In his critique of capitalism, the bureaucratic state, and its associated liberal and Enlightenment-inspired ideology, he defends ordinary social “practices” and the “goods internal” to practices, much as Edmund Burke did in his critique of the ideology of the French Revolution. MacIntyre argues that pursuit of these practices helps to give narrative structure and intelligibility to our lives. What we have to do is ensure that these goods are defended against their corruption by “institutions”, which pursue such “external goods” as money, power and status.
MacIntyre’s vision, while somewhat dark, is not pessimistic – because he has a Christian vision of our existence. He tells us that we are waiting not for Godot but for Benedict of Nursia. MacIntyre sees morals and virtues as only comprehensible through their relation to the community which they come from – echoes of Burke again. True virtue is rooted in knowing who we are and where we come from.

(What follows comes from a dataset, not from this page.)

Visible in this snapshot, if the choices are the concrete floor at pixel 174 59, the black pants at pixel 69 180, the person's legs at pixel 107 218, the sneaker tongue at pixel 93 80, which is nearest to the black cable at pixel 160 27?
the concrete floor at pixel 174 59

It also must carry within it something of the value of sacrifice. I write this on Thursday of Holy Week, the day on which the Eucharist was given by Christ to his disciples for the first time, he himself, Body and Blood, soul and divinity. As I do, I recall words from G. M. Hopkins’ translation of Aquinas’ great Eucharistic hymn, Adoro Te Devote:
O thou our reminder of Christ crucified,
Living Bread, the life of us for whom he died,
Lend this life to me then: feed and feast my mind,
There be thou the sweetness man was meant to find.
Many years ago Romano Guardini wrote in The Lord:
How great is the transformation of our conception of man through Christianity. It is something we are again beginning to appreciate, now that its validity is no longer generally accepted. Perhaps the moment is not distant in which the Christian ideal, like that of antiquity during the Renaissance, will overwhelm the modern consciousness with its unspeakable plenitude.
We do not need to relocate to Monte Casino to live with this vision. We are, as people of the Judaeo-Christian tradition, people who believe in divine goodness, justice and mercy, called by God to live here and now in this real world and with this spirit. Only by doing so will we live our lives with the sense of, and commitment to, priorities, often involving a spirit of sacrifice, which will ensure the fruitfulness mandated for us by our Creator. Thus, and thus only, will we avert the impending disaster threatening our race.
The Lancet reported recently on a study about the low-fertility future. The interpretation of the study which it offered made sobering reading, much as did the conversation between Ezra Klein and Jennifer Sciubba.
Fertility is declining globally, with rates in more than half of all countries and territories in 2021 below replacement level. Trends since 2000 show considerable heterogeneity in the steepness of declines, and only a small number of countries experienced even a slight fertility rebound after their lowest observed rate, with none reaching replacement level. Additionally, the distribution of live births across the globe is shifting, with a greater proportion occurring in the lowest-income countries. Future fertility rates will continue to decline worldwide and will remain low even under successful implementation of pro-natal policies. These changes will have far-reaching economic and societal consequences due to ageing populations and declining workforces in higher-income countries, combined with an increasing share of live births among the already poorest regions of the world.
In 1985 the great Russian film director, Andrey Tarkovsky, made his last film, just before his untimely death. It was called The Sacrifice and centred on a man offering his life to save a world threatened by imminent nuclear catastrophe. Mankind has to stop thinking that anything good can be achieved without a spirit of sacrifice. Without sacrifice there is no love and without love there is no future.